请考虑以下数据框:
df <- structure(list(oID = c(37751L, 30978L, 33498L),
peId = c(12L, 13L, 14L),
last_Name = c("ABC", "DEF", "EFG"),
first_Name = c("Z", "Y", "X"),
personnel_Number = list(structure(list(hId = c(1L, 4L, 5L),
hName = c("PS", "XY", "MN"),
personnel_Number = c("0123", "1234", "98")),
class = "data.frame",
row.names = c(NA, 3L)),
structure(list(hId = 1L, hName = "PS",
personnel_Number = "0987"),
class = "data.frame",
row.names = 1L),
structure(list(),
names = character(0),
row.names = integer(0),
class = "data.frame")),
ls_Role = list(structure(list(functionId = c(1L, 5L),
`function` = c("function A", "function B"),
function_Short = c("FA", "FB")),
class = "data.frame",
row.names = 1:2),
structure(list(functionId = 6L,
`function` = "function A",
function_Short = "FA"),
class = "data.frame",
row.names = 1L),
structure(list(functionId = 6L,
`function` = "function A",
function_Short = "FA"),
class = "data.frame",
row.names = 1L))),
row.names = c(1L, 2L, 3L),
class = "data.frame")
如您所见,数据框包含两个列表列,每个列都包含基于行的数据框。我想以一种将它们的“内部”数据帧放入宽格式的方式取消嵌套每个列表列,即所有列都重复与内部数据帧每行包含的行数一样多。

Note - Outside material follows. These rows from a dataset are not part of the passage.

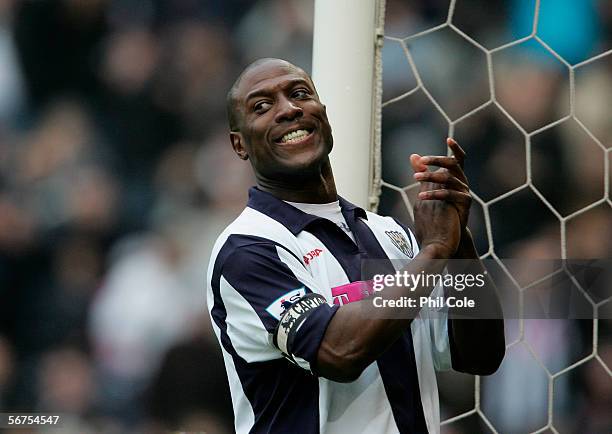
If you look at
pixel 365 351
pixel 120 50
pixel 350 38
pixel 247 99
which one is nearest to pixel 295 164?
pixel 247 99

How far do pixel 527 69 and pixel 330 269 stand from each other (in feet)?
3.13

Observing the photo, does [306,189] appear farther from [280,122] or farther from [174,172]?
[174,172]

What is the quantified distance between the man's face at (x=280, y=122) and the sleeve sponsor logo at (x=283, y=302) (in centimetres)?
25

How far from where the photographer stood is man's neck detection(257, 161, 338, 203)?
1.69 metres

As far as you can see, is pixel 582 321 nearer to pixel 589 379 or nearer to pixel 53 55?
pixel 589 379

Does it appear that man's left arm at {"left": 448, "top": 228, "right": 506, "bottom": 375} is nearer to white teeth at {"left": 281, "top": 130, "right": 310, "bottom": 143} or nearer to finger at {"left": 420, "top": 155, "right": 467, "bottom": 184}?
finger at {"left": 420, "top": 155, "right": 467, "bottom": 184}

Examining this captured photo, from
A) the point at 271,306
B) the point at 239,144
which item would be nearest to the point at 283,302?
the point at 271,306

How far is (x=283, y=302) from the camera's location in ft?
4.88

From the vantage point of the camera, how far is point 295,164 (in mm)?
1656

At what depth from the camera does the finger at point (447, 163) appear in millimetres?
1479

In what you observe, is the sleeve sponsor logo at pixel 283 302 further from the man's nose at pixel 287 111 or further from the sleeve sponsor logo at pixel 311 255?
the man's nose at pixel 287 111

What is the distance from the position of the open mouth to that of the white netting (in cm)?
48

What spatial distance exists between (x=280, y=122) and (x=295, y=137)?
36mm

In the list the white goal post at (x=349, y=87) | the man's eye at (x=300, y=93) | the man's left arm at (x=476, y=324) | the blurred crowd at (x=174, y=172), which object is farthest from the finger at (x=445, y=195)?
the blurred crowd at (x=174, y=172)
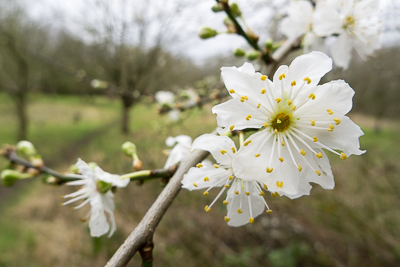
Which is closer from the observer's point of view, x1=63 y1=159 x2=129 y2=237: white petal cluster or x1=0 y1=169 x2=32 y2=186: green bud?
x1=63 y1=159 x2=129 y2=237: white petal cluster

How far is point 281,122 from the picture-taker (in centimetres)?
82

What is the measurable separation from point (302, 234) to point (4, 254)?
13.8 feet

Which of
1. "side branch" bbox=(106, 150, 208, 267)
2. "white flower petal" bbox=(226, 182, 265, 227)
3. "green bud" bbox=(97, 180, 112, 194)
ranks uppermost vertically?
"side branch" bbox=(106, 150, 208, 267)

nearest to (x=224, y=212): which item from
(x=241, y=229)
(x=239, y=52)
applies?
(x=241, y=229)

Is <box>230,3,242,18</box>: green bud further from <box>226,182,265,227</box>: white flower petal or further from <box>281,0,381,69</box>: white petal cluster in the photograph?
<box>226,182,265,227</box>: white flower petal

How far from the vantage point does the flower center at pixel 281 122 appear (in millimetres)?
812

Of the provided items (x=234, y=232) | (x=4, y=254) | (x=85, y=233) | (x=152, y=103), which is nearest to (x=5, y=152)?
(x=152, y=103)

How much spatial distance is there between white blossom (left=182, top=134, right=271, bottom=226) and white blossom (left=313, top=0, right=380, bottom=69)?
2.13ft

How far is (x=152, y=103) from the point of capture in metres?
3.01

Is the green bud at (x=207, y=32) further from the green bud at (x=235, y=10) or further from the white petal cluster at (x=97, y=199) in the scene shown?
the white petal cluster at (x=97, y=199)

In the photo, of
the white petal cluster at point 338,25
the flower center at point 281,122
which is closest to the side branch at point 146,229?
the flower center at point 281,122

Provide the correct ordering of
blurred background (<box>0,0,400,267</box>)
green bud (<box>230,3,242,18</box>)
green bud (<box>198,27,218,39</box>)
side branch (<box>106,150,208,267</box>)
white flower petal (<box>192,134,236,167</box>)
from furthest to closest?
blurred background (<box>0,0,400,267</box>) < green bud (<box>198,27,218,39</box>) < green bud (<box>230,3,242,18</box>) < white flower petal (<box>192,134,236,167</box>) < side branch (<box>106,150,208,267</box>)

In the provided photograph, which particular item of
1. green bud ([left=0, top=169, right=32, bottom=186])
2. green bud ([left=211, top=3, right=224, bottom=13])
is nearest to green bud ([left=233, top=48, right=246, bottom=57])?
green bud ([left=211, top=3, right=224, bottom=13])

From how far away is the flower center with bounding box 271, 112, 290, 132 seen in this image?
0.81 metres
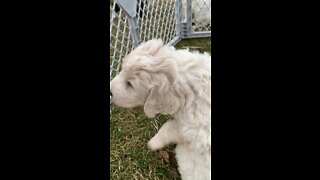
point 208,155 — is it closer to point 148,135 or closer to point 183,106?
point 183,106

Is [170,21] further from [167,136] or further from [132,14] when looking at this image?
[167,136]

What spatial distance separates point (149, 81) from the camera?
1.80 metres

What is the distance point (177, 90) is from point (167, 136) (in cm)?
53

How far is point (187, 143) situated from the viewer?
1978 mm

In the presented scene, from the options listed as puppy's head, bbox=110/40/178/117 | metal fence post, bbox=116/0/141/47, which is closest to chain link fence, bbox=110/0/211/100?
metal fence post, bbox=116/0/141/47

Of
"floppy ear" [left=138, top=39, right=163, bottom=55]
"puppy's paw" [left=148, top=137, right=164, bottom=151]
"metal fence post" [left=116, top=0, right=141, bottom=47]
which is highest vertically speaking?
"metal fence post" [left=116, top=0, right=141, bottom=47]

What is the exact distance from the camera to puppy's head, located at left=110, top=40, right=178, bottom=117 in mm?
1787

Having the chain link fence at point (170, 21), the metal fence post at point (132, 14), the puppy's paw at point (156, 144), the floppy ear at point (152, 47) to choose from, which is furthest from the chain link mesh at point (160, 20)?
the floppy ear at point (152, 47)

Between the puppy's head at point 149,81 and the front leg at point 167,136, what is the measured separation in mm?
261

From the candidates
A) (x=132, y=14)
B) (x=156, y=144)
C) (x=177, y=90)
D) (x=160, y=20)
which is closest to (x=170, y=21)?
(x=160, y=20)

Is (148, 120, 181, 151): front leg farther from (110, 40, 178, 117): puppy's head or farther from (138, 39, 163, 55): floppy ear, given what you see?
(138, 39, 163, 55): floppy ear
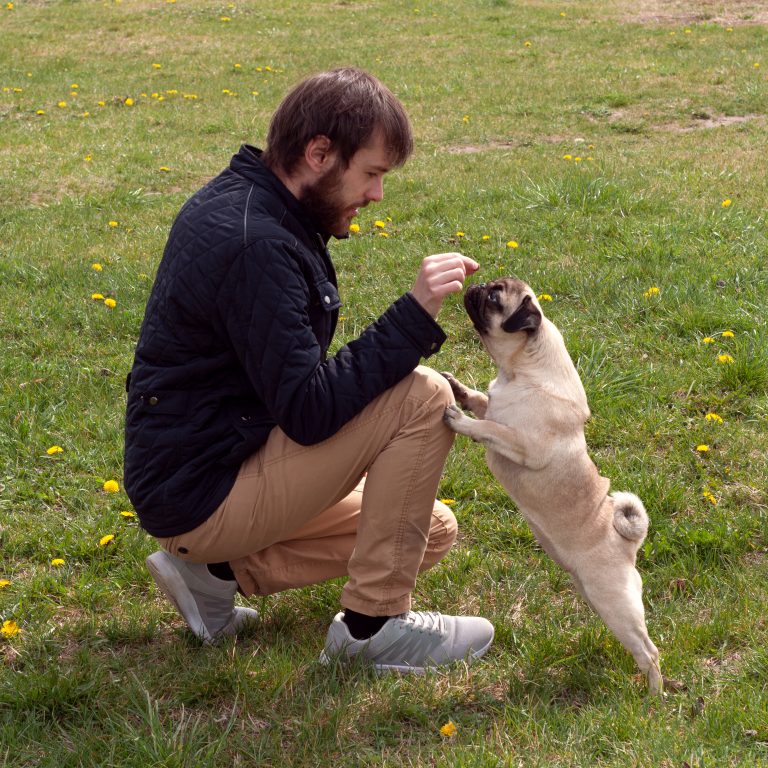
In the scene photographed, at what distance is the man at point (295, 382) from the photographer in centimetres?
252

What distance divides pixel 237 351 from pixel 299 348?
176 mm

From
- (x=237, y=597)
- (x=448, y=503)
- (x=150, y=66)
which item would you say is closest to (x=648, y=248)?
(x=448, y=503)

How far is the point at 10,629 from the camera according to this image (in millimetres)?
2898

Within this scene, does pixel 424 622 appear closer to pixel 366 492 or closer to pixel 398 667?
pixel 398 667

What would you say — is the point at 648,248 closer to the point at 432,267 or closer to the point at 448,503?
the point at 448,503

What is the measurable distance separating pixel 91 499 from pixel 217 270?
5.25 ft

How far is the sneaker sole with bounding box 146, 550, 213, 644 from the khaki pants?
104mm

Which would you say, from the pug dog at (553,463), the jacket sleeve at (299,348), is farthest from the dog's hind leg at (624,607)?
the jacket sleeve at (299,348)

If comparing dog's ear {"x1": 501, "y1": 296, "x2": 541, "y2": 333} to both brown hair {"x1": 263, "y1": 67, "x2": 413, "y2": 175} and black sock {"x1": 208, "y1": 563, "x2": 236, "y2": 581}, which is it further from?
black sock {"x1": 208, "y1": 563, "x2": 236, "y2": 581}

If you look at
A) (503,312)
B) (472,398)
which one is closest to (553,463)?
(472,398)

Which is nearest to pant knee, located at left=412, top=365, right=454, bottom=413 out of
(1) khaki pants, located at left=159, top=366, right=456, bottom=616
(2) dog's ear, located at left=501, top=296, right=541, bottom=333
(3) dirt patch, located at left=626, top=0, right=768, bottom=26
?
(1) khaki pants, located at left=159, top=366, right=456, bottom=616

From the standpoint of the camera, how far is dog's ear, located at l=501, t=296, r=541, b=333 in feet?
10.4

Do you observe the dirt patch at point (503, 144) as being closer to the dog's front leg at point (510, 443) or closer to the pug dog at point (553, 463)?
the pug dog at point (553, 463)

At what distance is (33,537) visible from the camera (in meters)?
3.45
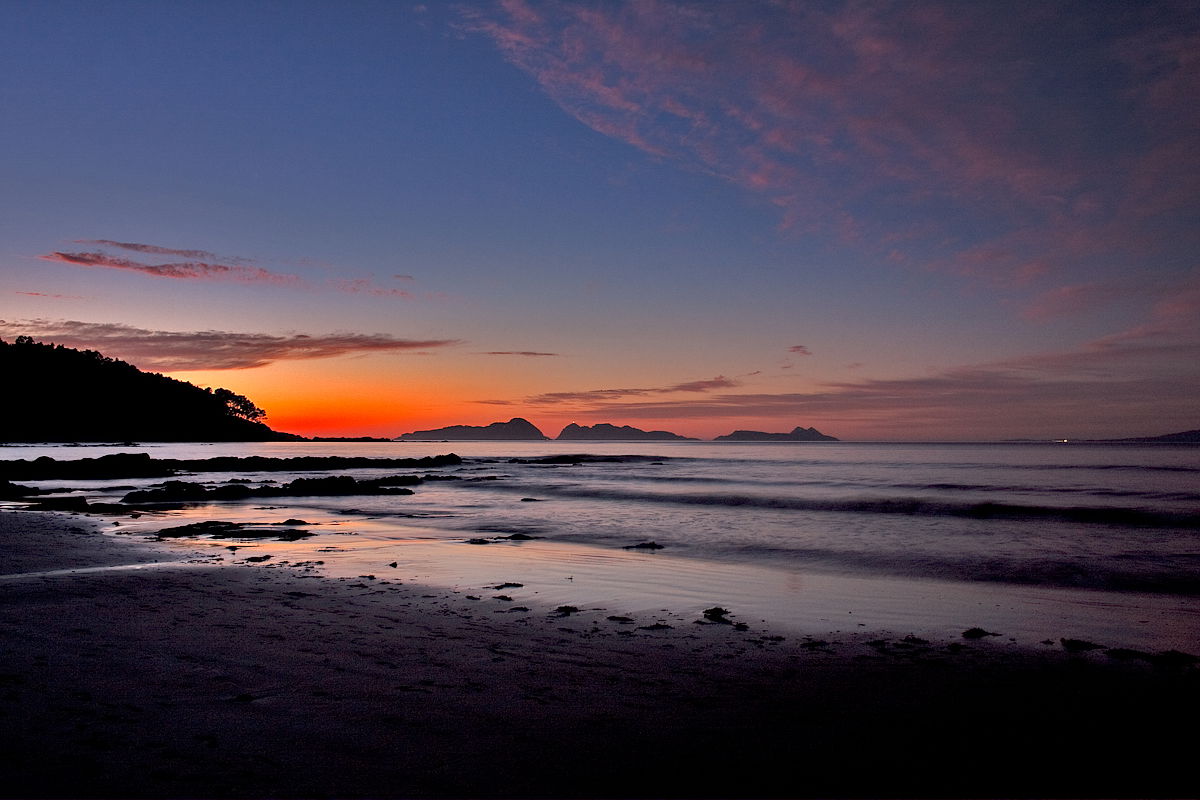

因此,对于“personnel_number”列,我希望返回 9 列(hId_1、_2、_3;hName_1、_2 等)。 ls_Role 列也是如此。
我知道如何通过取消嵌套然后大量重塑整个数据框来手动完成此操作,但我想知道是否有一种更简洁的方法可以更自动地执行此操作或减少函数调用,最好以 tidyverse 的方式。
这是我当前的代码(也反映了我的预期输出):
library(tidyverse)
df |>
mutate(id = row_number()) |>
unnest_longer(col = personnel_Number, keep_empty = TRUE) |>
unpack(cols = personnel_Number) |>
mutate(id_inner = row_number(), .by = id) |>
pivot_wider(values_from = c(hId, hName, personnel_Number),
names_from = id_inner) |>
unnest_longer(col = ls_Role, keep_empty = TRUE) |>
unpack(cols = ls_Role) |>
mutate(id_inner = row_number(), .by = id) |>
pivot_wider(values_from = c(functionId, "function", function_Short),
names_from = id_inner)
解决您问题的一种可能方法。该解决方案基于 data.table 包中的函数
library(data.table)
fun = function(dfs) {
lst = vector("list", length(dfs))
for(i in seq_along(dfs)) {
d = setDT(copy(dfs[[i]]))
lst[[i]] = if(nrow(d)) dcast(d, . ~ seq_len(nrow(d)), value.var=names(d))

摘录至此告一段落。